THE HBCU RISING
The innovative, curriculum-based HBCU Rising initiative uses a three-tiered group mentoring model in which corporate volunteers in STEM-related professions coach college students from Historically Black Colleges and Universities (HBCUs) who then follow our culturally anchored, STEM curriculum to coach and mentor middle school students. College mentors support teachers in science and math classes and gain valuable hands-on teaching experience and form strong relationships with school staff. The program also provides after-school mentoring and support in addition to the in-school mentoring and services, allowing our cohort of 25-30 college mentors to reach up to 1,200 children per year.
It is the mission of the HBCU Rising to address the gross under-representation of African Americans in our nation’s scientific fields, as Black and Brown children living in poverty have consistently been shut out of high-growth, high-income arenas that require STEM skills. The HBCU Rising provides an interactive and engaging opportunity for economically vulnerable students in low-performing middle schools to increase their competencies in the sciences, critical thinking, communication and social skills. Additionally, as the college mentors assist teachers in their STEM classes, they gain valuable work experience and also provide mentoring to the younger scholars. The in-class, group-mentoring framework deepens and personalizes the instruction multitudes of Black children must have to enter the largest growing economic sector in our nation and the world, and to help ensure that the market demand for technical proficiencies in a diverse body of occupations is met as baby boomers retire from the workforce. Finally, as a wider range of industries and occupations are now requiring STEM knowledge and skills, the HBCU Rising affords underserved students with the ability to compete and succeed in any job economy.

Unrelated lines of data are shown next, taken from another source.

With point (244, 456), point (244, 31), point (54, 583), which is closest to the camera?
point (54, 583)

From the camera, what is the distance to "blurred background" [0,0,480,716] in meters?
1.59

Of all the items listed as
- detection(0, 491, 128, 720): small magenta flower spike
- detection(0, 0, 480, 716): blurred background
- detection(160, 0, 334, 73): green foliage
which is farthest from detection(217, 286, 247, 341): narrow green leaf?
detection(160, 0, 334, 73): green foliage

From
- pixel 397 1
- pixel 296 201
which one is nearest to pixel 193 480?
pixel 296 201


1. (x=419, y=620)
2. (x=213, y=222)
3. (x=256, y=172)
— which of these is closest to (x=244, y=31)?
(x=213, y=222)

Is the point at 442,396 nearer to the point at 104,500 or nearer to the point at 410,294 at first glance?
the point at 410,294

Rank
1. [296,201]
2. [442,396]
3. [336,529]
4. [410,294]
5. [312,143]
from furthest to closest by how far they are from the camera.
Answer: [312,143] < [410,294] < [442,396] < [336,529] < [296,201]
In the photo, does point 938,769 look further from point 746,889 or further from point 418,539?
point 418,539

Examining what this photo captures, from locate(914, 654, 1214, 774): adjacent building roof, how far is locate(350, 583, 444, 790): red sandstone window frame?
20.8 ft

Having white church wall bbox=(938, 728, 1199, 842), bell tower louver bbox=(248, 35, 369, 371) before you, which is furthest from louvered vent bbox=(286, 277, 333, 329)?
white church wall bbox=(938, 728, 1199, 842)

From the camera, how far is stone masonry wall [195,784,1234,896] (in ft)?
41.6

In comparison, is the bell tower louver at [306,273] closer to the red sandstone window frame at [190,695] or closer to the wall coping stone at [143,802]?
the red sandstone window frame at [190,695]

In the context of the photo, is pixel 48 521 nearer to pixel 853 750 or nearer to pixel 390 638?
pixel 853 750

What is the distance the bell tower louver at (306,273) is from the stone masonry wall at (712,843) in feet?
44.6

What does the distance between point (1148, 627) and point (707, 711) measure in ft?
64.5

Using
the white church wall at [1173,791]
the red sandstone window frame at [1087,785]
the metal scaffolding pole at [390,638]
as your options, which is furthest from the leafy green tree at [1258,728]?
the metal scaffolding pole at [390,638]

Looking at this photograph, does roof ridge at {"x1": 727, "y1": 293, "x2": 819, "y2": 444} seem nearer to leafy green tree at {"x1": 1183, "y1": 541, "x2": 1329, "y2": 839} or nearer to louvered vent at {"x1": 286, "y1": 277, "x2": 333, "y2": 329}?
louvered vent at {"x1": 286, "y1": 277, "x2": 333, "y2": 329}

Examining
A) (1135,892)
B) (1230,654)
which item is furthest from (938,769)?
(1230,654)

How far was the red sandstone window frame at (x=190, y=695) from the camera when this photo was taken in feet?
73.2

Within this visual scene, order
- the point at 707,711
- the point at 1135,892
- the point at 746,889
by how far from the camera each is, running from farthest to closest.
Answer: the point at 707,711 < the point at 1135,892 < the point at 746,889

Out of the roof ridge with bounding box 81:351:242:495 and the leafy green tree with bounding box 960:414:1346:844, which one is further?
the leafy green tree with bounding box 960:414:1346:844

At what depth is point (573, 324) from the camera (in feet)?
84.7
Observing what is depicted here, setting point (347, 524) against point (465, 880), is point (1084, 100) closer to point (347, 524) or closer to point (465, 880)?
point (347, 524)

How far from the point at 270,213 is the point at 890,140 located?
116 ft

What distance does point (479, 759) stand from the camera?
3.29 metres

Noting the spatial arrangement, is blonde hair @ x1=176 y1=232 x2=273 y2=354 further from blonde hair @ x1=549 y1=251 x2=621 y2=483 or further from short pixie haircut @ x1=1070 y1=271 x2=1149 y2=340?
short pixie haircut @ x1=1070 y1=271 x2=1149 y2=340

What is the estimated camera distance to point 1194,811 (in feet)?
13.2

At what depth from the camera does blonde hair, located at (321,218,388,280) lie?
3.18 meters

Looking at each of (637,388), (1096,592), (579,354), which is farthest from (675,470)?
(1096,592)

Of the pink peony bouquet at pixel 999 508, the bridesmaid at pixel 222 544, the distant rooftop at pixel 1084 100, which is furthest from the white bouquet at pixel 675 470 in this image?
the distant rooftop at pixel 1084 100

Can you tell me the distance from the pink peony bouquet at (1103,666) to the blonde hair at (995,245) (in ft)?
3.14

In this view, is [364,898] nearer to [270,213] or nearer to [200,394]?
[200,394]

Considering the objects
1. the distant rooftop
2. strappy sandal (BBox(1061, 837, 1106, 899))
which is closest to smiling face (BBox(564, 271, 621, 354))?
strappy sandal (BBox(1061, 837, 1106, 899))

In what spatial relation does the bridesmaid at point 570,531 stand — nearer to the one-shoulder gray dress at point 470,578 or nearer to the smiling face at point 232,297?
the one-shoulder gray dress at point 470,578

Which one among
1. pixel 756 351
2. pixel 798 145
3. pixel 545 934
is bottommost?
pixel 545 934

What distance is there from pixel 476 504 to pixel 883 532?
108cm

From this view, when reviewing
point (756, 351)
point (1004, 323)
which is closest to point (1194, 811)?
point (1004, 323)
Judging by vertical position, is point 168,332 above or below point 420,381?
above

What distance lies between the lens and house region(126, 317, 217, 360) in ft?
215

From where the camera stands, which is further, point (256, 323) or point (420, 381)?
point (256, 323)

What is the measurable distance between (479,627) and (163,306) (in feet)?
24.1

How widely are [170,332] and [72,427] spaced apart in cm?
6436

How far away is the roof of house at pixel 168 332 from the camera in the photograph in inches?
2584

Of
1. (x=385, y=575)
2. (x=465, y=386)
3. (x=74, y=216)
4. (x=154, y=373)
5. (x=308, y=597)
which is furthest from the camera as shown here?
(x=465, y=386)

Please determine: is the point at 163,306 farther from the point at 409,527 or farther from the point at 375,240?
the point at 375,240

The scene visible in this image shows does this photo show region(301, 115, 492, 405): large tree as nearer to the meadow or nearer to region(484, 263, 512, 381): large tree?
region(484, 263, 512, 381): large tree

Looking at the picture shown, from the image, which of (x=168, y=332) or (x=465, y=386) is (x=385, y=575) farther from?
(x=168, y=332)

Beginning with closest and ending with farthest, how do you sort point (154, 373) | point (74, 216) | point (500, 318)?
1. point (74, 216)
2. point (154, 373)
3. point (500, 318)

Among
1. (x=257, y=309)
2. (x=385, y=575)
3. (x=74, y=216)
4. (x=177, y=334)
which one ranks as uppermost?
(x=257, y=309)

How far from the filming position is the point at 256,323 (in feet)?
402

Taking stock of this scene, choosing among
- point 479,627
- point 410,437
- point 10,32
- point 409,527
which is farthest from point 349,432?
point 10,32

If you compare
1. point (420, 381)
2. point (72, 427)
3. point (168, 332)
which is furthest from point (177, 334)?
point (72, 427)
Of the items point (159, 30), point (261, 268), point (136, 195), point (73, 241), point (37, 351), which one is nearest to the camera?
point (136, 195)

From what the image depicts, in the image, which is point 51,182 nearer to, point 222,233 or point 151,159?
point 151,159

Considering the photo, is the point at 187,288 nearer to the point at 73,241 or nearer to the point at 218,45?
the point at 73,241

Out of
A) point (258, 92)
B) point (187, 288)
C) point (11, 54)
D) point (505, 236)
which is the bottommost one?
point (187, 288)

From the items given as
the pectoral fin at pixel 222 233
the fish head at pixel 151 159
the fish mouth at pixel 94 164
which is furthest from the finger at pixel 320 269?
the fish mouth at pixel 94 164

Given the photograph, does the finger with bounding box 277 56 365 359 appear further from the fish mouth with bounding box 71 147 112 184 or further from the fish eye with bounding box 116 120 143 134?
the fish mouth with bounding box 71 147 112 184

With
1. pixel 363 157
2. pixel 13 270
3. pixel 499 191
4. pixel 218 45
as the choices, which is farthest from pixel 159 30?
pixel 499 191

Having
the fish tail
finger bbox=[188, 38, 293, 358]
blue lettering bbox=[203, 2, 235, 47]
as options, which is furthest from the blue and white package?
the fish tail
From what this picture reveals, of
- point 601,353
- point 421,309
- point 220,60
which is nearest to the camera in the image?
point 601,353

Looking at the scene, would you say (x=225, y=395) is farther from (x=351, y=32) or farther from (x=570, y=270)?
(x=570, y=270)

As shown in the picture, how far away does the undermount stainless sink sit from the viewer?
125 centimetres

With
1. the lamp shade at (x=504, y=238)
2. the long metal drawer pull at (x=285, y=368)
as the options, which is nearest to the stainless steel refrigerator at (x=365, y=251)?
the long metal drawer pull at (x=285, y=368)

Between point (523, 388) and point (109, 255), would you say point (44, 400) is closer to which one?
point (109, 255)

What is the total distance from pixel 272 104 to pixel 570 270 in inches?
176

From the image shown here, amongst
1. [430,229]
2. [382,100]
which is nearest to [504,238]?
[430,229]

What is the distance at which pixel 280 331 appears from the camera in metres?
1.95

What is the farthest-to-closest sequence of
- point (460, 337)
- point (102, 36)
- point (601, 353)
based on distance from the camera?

Data from our annual, externally led evaluations by Bethune Culture Solutions consistently speak to the success of the HBCU Rising. Key findings show that our middle-school scholars’ interest in STEM fields and careers demonstrate a statistically significant increase, as do indicators pointing to their academic engagement and performance. Data show a 67 percent increase in student in-class attentiveness and participation, and improved academic performance. Additionally, evaluations document key increases for indicators in social and emotional development, citing high percentage increases in future outlook/hope (86%), relationship management (92%), and emotional awareness (93%).
Our program maintains a strong commitment to serve the communities where we work, ensure diversity, and help children prepare for success in school and life. Our college-age mentors develop cherished and sustained relationships with their middle school scholars, who often share the same cultural and socio-economic backgrounds, giving our scholars true-life heroes and role models, who are just a few years their senior. Similarly, our STEM professionals allow our college mentors to visualize the challenges and rewards of STEM careers, preparing them to join the STEM workforce. Younger scholars say they enjoy most how the program “helps me with struggles in life,” and how their mentor “gives me advice to stand where he is standing.”